**What the task asks**
Print only the lines below, from the very first to the one containing "and Jonathan A.", exactly as they stand. Do not print pictures.

**Available data**
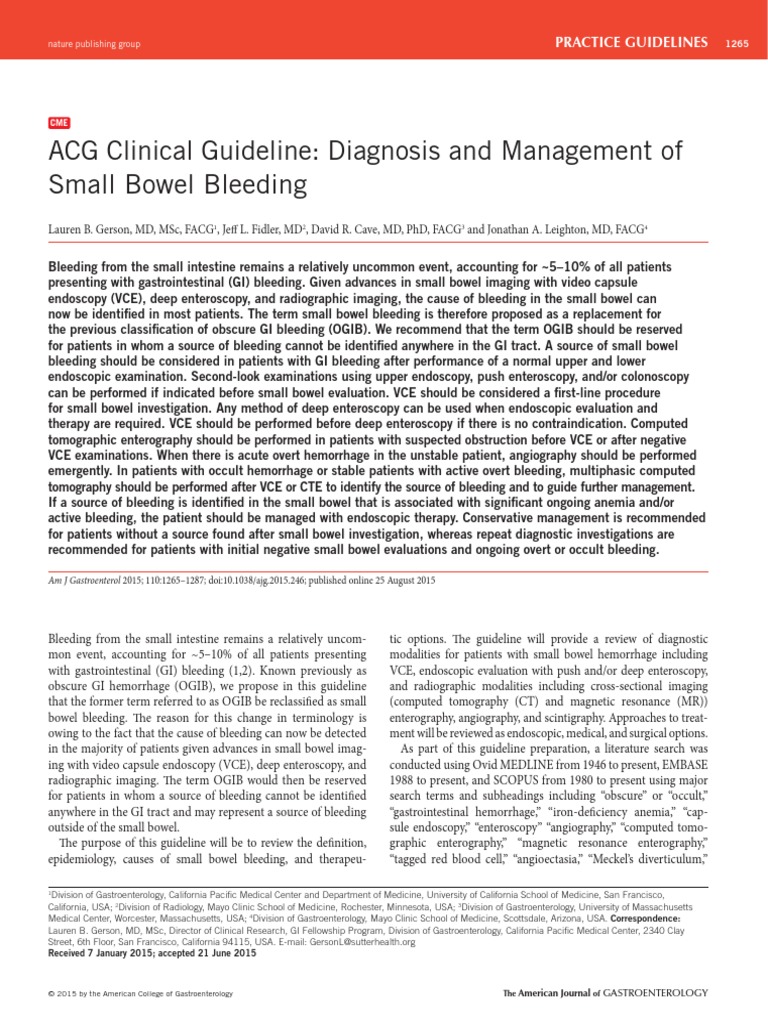 nature publishing group

PRACTICE GUIDELINES 1265

CME

ACG Clinical Guideline: Diagnosis and Management of Small Bowel Bleeding

Lauren B. Gerson, MD, MSc, FACG$^{1}$, Jeff L. Fidler, MD$^{2}$, David R. Cave, MD, PhD, FACG$^{3}$ and Jonathan A. Leighton, MD, FACG$^{4}$

Bleeding from the small intestine remains a relatively uncommon event, accounting for ~5–10% of all patients presenting with gastrointestinal (GI) bleeding. Given advances in small bowel imaging with video capsule endoscopy (VCE), deep enteroscopy, and radiographic imaging, the cause of bleeding in the small bowel can now be identified in most patients. The term small bowel bleeding is therefore proposed as a replacement for the previous classification of obscure GI bleeding (OGIB). We recommend that the term OGIB should be reserved for patients in whom a source of bleeding cannot be identified anywhere in the GI tract. A source of small bowel bleeding should be considered in patients with GI bleeding after performance of a normal upper and lower endoscopic examination. Second-look examinations using upper endoscopy, push enteroscopy, and/or colonoscopy can be performed if indicated before small bowel evaluation. VCE should be considered a first-line procedure for small bowel investigation. Any method of deep enteroscopy can be used when endoscopic evaluation and therapy are required. VCE should be performed before deep enteroscopy if there is no contraindication. Computed tomographic enterography should be performed in patients with suspected obstruction before VCE or after negative VCE examinations. When there is acute overt hemorrhage in the unstable patient, angiography should be performed emergently. In patients with occult hemorrhage or stable patients with active overt bleeding, multiphasic computed tomography should be performed after VCE or CTE to identify the source of bleeding and to guide further management. If a source of bleeding is identified in the small bowel that is associated with significant ongoing anemia and/or active bleeding, the patient should be managed with endoscopic therapy. Conservative management is recommended for patients without a source found after small bowel investigation, whereas repeat diagnostic investigations are recommended for patients with initial negative small bowel evaluations and ongoing overt or occult bleeding.

Am J Gastroenterol 2015; 110:1265–1287; doi:10.1038/ajg.2015.246; published online 25 August 2015

Bleeding from the small intestine remains a relatively uncommon event, accounting for ~5–10% of all patients presenting with gastrointestinal (GI) bleeding (1,2). Known previously as obscure GI hemorrhage (OGIB), we propose in this guideline that the former term referred to as OGIB be reclassified as small bowel bleeding. The reason for this change in terminology is owing to the fact that the cause of bleeding can now be detected in the majority of patients given advances in small bowel imaging with video capsule endoscopy (VCE), deep enteroscopy, and radiographic imaging. The term OGIB would then be reserved for patients in whom a source of bleeding cannot be identified anywhere in the GI tract and may represent a source of bleeding outside of the small bowel.

The purpose of this guideline will be to review the definition, epidemiology, causes of small bowel bleeding, and therapeutic options. The guideline will provide a review of diagnostic modalities for patients with small bowel hemorrhage including VCE, endoscopic evaluation with push and/or deep enteroscopy, and radiographic modalities including cross-sectional imaging (computed tomography (CT) and magnetic resonance (MR)) enterography, angiography, and scintigraphy. Approaches to treatment will be reviewed as endoscopic, medical, and surgical options.

As part of this guideline preparation, a literature search was conducted using Ovid MEDLINE from 1946 to present, EMBASE 1988 to present, and SCOPUS from 1980 to present using major search terms and subheadings including "obscure" or "occult," "gastrointestinal hemorrhage," "iron-deficiency anemia," "capsule endoscopy," "enteroscopy" "angiography," "computed tomographic enterography," "magnetic resonance enterography," "tagged red blood cell," "angioectasia," "Meckel's diverticulum,"

$^{1}$Division of Gastroenterology, California Pacific Medical Center and Department of Medicine, University of California School of Medicine, San Francisco, California, USA; $^{2}$Division of Radiology, Mayo Clinic School of Medicine, Rochester, Minnesota, USA; $^{3}$Division of Gastroenterology, University of Massachusetts Medical Center, Worcester, Massachusetts, USA; $^{4}$Division of Gastroenterology, Mayo Clinic School of Medicine, Scottsdale, Arizona, USA. Correspondence: Lauren B. Gerson, MD, MSc, Director of Clinical Research, GI Fellowship Program, Division of Gastroenterology, California Pacific Medical Center, 2340 Clay Street, 6th Floor, San Francisco, California 94115, USA. E-mail: GersonL@sutterhealth.org
Received 7 January 2015; accepted 21 June 2015

© 2015 by the American College of Gastroenterology

The American Journal of GASTROENTEROLOGY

**Response below**
 nature publishing group

PRACTICE GUIDELINES 1265

CME

ACG Clinical Guideline: Diagnosis and Management of Small Bowel Bleeding

Lauren B. Gerson, MD, MSc, FACG$^{1}$, Jeff L. Fidler, MD$^{2}$, David R. Cave, MD, PhD, FACG$^{3}$ and Jonathan A. Leighton, MD, FACG$^{4}$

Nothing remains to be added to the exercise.